There are different portfolio splits according to your risk tolerance and investment life cycle but the 60-40 provides a good balance between growth and protection.

What are the returns of a 60-40 portfolio?

Since 1988 the 60-40 portfolio has returned 7.5%. The portfolio outperformed a 100% stock investment in the MSCI World Index (cover the large and mid-cap companies in the 23 developed countries)

60-40 portfolio returns since 1988

As you can see from the graph below the returns have been much smoother and less volatile in the 60-40 portfolio than the peaks and troughs of an all stock portfolio. It has also outperformed a 100% bond based portfolio.

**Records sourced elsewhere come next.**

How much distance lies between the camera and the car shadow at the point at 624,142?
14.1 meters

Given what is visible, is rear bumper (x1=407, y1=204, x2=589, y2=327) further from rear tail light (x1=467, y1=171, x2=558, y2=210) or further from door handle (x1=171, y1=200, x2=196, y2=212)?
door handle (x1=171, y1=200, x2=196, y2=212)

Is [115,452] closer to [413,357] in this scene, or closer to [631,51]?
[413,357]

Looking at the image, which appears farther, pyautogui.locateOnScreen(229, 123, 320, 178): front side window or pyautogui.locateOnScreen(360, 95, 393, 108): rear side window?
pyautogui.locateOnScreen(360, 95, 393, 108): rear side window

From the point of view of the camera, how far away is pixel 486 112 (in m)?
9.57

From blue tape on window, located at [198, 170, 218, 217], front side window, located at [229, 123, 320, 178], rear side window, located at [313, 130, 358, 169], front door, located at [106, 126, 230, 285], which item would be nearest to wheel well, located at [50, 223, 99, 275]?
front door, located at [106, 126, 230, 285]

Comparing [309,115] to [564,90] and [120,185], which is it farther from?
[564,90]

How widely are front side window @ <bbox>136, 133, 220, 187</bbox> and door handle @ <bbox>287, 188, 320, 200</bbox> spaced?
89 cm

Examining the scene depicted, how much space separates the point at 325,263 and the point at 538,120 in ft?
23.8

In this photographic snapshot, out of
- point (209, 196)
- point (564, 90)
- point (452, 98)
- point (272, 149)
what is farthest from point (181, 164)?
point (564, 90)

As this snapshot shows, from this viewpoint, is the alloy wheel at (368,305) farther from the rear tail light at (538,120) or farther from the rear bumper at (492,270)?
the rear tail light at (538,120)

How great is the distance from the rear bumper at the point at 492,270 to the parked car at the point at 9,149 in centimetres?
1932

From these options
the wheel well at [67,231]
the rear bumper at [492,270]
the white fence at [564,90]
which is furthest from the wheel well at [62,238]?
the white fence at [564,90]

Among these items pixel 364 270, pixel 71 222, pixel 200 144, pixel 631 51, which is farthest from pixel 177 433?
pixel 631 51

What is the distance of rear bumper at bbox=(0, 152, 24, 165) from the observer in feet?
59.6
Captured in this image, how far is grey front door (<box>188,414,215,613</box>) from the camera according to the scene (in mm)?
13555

The advantages of the 60-40 portfolio

The mix of assets helps reduce the volatility and protect the portfolio against large losses which can be emotionally and financially painful, especially if you are close to a time when you need to access your investments.

The balanced portfolio ensures a disciplined approach to investing and promotes successful investment behaviour. By regularly rebalancing the investments to keep the 60-40 mix you automatically sell at the highs and buy at the lows.

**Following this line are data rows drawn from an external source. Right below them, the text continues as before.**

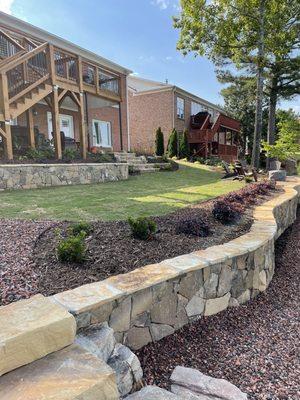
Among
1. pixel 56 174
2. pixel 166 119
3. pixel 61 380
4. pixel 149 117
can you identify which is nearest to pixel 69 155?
pixel 56 174

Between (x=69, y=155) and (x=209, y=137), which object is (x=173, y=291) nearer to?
(x=69, y=155)

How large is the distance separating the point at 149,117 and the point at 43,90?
14.3 m

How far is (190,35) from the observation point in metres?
17.0

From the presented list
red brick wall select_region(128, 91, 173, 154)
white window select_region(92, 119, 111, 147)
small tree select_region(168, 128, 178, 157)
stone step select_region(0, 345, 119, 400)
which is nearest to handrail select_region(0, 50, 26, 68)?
white window select_region(92, 119, 111, 147)

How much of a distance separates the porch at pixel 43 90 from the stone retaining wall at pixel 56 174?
844 mm

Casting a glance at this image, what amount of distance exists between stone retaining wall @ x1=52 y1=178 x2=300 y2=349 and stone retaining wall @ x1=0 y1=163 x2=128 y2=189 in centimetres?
652

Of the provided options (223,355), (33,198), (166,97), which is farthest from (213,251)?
(166,97)

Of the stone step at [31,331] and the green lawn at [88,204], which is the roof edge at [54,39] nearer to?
the green lawn at [88,204]

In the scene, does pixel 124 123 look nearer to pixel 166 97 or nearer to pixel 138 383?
pixel 166 97

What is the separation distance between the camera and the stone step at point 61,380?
138 cm

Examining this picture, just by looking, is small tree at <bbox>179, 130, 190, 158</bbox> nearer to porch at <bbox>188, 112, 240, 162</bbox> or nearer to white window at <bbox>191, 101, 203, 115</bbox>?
porch at <bbox>188, 112, 240, 162</bbox>

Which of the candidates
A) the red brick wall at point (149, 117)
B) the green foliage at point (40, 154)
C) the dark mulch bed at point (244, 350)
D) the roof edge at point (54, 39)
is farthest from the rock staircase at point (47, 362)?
the red brick wall at point (149, 117)

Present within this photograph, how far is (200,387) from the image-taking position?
2.16 m

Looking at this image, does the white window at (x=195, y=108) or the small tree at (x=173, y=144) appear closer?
A: the small tree at (x=173, y=144)
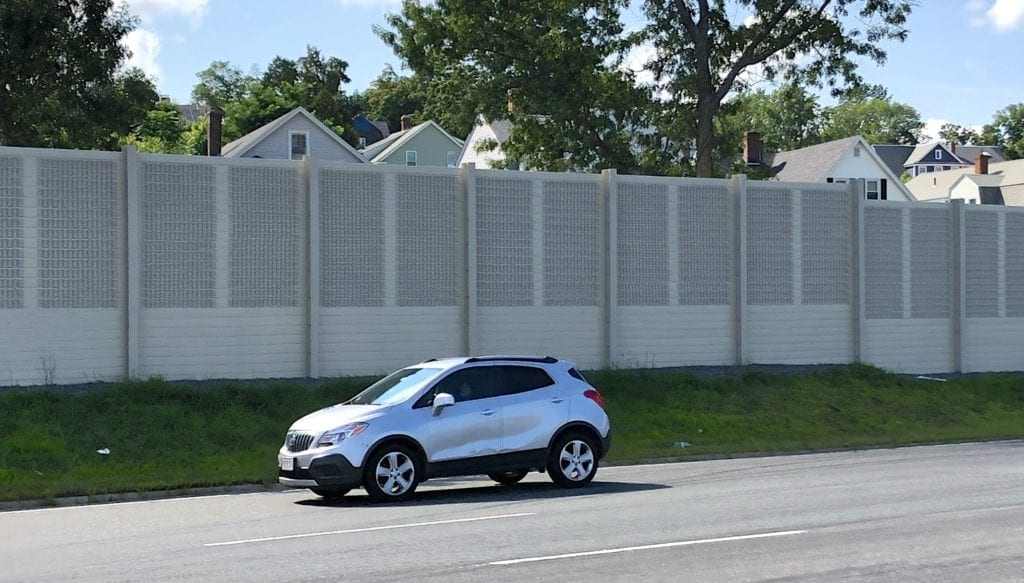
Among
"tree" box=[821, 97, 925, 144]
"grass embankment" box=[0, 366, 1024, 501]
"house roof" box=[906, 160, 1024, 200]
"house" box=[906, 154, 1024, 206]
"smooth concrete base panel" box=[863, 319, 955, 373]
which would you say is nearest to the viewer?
"grass embankment" box=[0, 366, 1024, 501]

For example, if stocks have gone up and represent 70% of the portfolio you will sell the 10% crystallising profits. When markets go down the bond percentage of the portfolio is higher you will sell bonds and buy more shares when they are low. It helps you to avoid the biggest mistake of panicking and selling when the market is going down.

The disadvantage of a 60-40 portfolio

The portfolio does not stop losses or negative periods. 60% of the portfolio is invested stocks which are the high risk assets. If stocks drop by 50% the stocks part of the portfolio will still go down by to 30%. The 40% bonds may provide some upside, but your investments will still take a considerable knock.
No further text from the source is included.